The closest thing that came to mind is the saying ubi cor ibi patria, but it doesn’t really help disambiguating between houses and homes.
What I would really like is a pair of words which could be used for "house" and "home".
It seems that casa (and probably others as well) could be used to mean "house but not home" (although it does refer to low-end housing) but I found no word for "home but not house".
Do you have any suggestions for "house" and "home" in Latin?
If you want to refer to home as in a special place, domus is the word to use, though there are also figurative options, like focus, meaning hearth, or by metonymy, home. I believe similar terms have been mentioned in another answer.
If you want to talk about a house, the word casa was used to mean house in Late and Medieval Latin, while in Classical Latin it meant hut, cottage, or cabin. Another answer mentions aedes, which works in Classical Latin.
Mansio means a dwelling, according to Lewis and Short, when used with a genitive:
II. Transf. (post-Aug.), a place of abode, a dwelling, habitation. A. In gen.: pecorum mansio, Plin. 18, 23, 53, § 194: aestivae, hibernae, vernae, auctumnales, Pall. 1, 9, 5; 1, 12: mansionem apud eum faciemus, Vulg. Joann. 14, 23: multae mansiones, id. ib. 14, 2.
Mansio also is a night quarters or inn, or, in the context of a journey, a stopping place/station.
Habitatio can mean dwelling, but also the rent for a dwelling.
Keep in mind, with habitatio and mansio, they're derived from the verbs habitare and manere; they still both retain their meanings as action nouns.
Answered by NanoEta on November 10, 2021
A word for “house” is probably the easy part:
However, I am partial to tectum (roof) in the metonymical sense, which I think emphasises the function of a living place to shelter you from the elements, and no more.
For “home” as the place where you belong and feel safe, I would suggest lar. It literally refers to the lares domestici, the Roman household gods that belonged to the house and often had a small shrine near the hearth, but metonymically also stands for someone's home.
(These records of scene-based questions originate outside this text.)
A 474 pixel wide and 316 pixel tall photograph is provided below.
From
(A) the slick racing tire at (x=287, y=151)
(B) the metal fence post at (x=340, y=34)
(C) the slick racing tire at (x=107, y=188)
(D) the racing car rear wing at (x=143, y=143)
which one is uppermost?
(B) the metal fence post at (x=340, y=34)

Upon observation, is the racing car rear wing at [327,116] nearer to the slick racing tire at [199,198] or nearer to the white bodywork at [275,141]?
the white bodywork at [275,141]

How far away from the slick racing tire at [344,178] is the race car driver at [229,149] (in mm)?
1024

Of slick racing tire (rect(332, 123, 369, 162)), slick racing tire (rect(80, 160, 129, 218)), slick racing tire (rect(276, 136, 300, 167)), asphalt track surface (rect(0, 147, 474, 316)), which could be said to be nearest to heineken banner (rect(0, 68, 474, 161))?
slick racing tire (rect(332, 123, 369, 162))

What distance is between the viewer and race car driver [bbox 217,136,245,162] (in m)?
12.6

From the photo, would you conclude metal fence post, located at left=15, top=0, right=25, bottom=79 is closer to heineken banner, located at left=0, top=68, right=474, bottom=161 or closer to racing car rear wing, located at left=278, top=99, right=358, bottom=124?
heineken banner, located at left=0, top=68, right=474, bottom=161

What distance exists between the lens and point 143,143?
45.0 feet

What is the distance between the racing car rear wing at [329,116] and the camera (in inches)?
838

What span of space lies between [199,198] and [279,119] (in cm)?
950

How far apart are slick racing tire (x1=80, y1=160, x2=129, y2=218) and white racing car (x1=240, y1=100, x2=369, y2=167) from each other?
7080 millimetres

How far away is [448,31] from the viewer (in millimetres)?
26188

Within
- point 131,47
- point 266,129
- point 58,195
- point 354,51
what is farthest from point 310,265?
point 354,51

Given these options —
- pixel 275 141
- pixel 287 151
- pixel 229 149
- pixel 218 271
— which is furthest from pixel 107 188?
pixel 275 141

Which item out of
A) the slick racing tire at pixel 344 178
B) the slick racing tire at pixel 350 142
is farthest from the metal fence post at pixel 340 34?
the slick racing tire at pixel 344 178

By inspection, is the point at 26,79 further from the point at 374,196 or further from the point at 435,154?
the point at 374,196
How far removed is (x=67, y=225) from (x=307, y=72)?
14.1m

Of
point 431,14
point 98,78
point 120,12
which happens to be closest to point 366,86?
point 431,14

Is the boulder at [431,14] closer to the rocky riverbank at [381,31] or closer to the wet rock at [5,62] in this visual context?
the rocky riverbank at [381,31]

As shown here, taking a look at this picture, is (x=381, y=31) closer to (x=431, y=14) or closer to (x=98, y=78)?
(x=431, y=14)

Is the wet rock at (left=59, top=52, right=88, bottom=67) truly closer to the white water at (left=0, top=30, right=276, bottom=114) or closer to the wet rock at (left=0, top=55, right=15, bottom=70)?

Lar familiaris seems to have been used in the sense of “familiar home,” e.g. Sallust quotes Catilina holding a speech about social inequality (that might as well have been held by a Frenchman in 1789 or a Russian in 1917):
Etenim quis mortalium, cui virile ingenium est, tolerare potest […] illos binas aut amplius domos continuare, nobis larem familiarem nusquam ullum esse?
What mortal with a manly character can bear it […] when they are joining two or more houses together, while we have nowhere a familiar hearth?
So if you wanted to say (for example after moving to a city): “I've found a place to live, but I haven't established a home yet.” – you could say: Tecto subii, sed etiam sine lare familiari sum.